Dodgeball offers the ability to leverage custom API requests to interact with other systems during a checkpoint workflow. These offer essentially unlimited extensibility of workflow functionality and can interact with any system that has an API.
What is a webhook
A webhook is an automated way to call an API
What is an API
An API is a very standard method of communication between systems using web requests
How do I know how to set up a webhook in Dodgeball?
The best way to set up a webhook in Dodgeball is to know exactly what web request you want Dodgeball to make, where to interpolate data, and then fill out the relevant fields on the Service Block.
How do I know what web request to make?
Reference documentation to see what structure is expected. This documentation should be provided by clients.
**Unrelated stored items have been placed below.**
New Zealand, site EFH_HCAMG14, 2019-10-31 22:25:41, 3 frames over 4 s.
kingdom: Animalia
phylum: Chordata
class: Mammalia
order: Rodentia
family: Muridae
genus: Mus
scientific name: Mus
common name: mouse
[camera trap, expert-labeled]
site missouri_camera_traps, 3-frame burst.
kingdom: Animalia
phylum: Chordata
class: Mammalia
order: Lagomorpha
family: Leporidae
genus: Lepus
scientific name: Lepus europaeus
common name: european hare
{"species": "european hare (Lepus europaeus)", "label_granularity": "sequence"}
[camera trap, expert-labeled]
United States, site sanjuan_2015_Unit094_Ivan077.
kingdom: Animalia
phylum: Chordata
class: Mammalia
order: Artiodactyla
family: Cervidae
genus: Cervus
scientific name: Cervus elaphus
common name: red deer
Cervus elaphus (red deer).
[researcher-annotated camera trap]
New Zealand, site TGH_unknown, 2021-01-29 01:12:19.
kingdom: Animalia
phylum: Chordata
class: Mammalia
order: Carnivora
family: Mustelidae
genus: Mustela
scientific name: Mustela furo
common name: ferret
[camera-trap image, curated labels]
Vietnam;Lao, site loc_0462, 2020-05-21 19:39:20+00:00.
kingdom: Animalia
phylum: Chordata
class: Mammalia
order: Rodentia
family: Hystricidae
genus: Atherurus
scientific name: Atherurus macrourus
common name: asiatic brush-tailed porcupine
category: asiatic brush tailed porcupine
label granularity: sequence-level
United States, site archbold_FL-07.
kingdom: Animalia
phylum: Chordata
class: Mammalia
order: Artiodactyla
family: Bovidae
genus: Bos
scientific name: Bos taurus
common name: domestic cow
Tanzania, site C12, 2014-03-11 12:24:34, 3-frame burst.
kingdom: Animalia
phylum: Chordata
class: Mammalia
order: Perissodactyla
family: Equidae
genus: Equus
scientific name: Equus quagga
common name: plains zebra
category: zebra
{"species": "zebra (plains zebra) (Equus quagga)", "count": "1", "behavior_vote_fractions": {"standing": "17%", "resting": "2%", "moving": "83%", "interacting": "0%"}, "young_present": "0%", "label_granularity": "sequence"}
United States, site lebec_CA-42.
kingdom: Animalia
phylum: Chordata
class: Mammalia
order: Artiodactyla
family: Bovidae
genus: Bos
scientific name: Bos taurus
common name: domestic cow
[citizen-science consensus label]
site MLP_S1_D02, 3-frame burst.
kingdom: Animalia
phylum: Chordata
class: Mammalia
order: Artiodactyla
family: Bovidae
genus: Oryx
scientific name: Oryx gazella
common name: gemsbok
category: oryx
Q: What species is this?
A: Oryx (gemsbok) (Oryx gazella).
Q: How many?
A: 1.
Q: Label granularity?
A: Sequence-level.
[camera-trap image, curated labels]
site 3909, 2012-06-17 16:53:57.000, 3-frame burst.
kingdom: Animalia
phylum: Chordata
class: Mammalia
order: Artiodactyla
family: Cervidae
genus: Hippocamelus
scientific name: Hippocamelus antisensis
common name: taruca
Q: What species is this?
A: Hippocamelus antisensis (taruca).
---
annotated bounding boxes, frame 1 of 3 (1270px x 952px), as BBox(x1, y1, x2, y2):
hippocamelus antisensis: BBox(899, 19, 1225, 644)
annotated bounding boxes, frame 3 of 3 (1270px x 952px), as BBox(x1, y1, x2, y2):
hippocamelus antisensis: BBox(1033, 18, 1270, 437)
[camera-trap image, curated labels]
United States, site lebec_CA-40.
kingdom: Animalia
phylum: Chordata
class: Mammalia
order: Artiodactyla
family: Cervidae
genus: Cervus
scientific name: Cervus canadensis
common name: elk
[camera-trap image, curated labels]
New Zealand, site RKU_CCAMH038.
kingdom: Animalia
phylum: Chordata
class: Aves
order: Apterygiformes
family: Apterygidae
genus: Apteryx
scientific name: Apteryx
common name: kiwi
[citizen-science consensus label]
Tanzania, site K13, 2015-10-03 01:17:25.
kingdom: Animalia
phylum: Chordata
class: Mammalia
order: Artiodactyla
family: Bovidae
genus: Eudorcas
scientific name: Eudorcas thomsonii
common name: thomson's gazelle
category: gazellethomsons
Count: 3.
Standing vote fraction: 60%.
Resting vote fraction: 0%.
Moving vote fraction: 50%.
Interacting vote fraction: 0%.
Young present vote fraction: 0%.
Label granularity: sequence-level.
Use a standard tool like Postman to test out some web requests until things are working.
Check out this video for a simple introduction to Postman and how to use it to call an API:
https://www.youtube.com/embed/MFxk5BZulVU?showinfo=0
What about safely handling secrets?
Clients should never enter secrets like API keys directly into Service Block Parameters like Webhook configuration.
Check Checkpoints and Integrations to see how to safely handle secrets for webhooks. This will likely be required for webhooks, because many require authentication.
Real-world example: Calling ChatGPT API
Let’s imagine that a customer wants to call ChatGPT and provides us with the following documentation: https://platform.openai.com/docs/api-reference/chat/create
Figuring out what to send
In that documentation, we can see that we have to make a POST request to https://api.openai.com/v1/chat/completions
If we ignore everything else in the docs and just send that request in Postman, we get an error message saying we need to provide an API key.
I have already set up my API key via secrets, but I will do the same for Postman.
Now the error message has changed to you must provide a model parameter
Looking at the docs, we need to provide a model, and some messages to start the chat. Lets try this payload under the Raw JSON body:
{
"model": "gpt-4o",
"messages": [
{
"role": "system",
"content": "You are a famous poet who admires ee cummings."
},
{
"role": "user",
"content": "Can you write me a short poem about webhooks?"
}
]
}
Now we get a response that we want based on the prompt!
Now that our request is validated and working, we can use the config to set up a webhook in Dodgeball.
Configuring the Webhook in Dodgeball
The “Custom API Request” Service block lives under the “Advanced” tab on the step palette.
This screenshot shows how to provide the following:
- Description (used to label the step in the Checkpoint Studio)
- Method (Known via Docs. Tested in Postman)
- URL (Known via Docs. Tested in Postman)
- Customer Headers Template — This was tested in Postman, but the name of the secret to interpolate is slightly different, and based on this Checkpoints and Integrations - Note that this example also adds a Content-Type header: this is not strictly required for the OpenAI example. Clients should tell you which headers they want to use.
Data Template - this is slightly adjusted from the example we tested. Instead of predefining the message to send to ChatGPT, we are actually taking it from Checkpoint Event data and interpolating via {{event.aiCommand}} - fun!
- Response Data Format - This defines how we should parse responses. JSON is very standard. If clients need to parse a different type of response, we would need to add that functionality.
- Output Data Mapping - Clicking this opens up a modal that lets you manage the output data mapping. See Checkpoints and Integrations for information about how this mapping works
- Enable or Disable Caching - This is an option that lets repeated requests immediately return previous results. There are pros and cons to enabling caching. Leave it off unless a client requests to turn it on.
- Advanced Options - You can configure things like failure handling, timeouts, and default data in Advanced Options. It is a best practice to set these fallbacks and return default data, but clients should make this determination.
Testing the webhook
When you have a checkpoint with a webhook, you can test it by running the checkpoint and viewing developer logs, which have augmented logging for Webhook Service Blocks.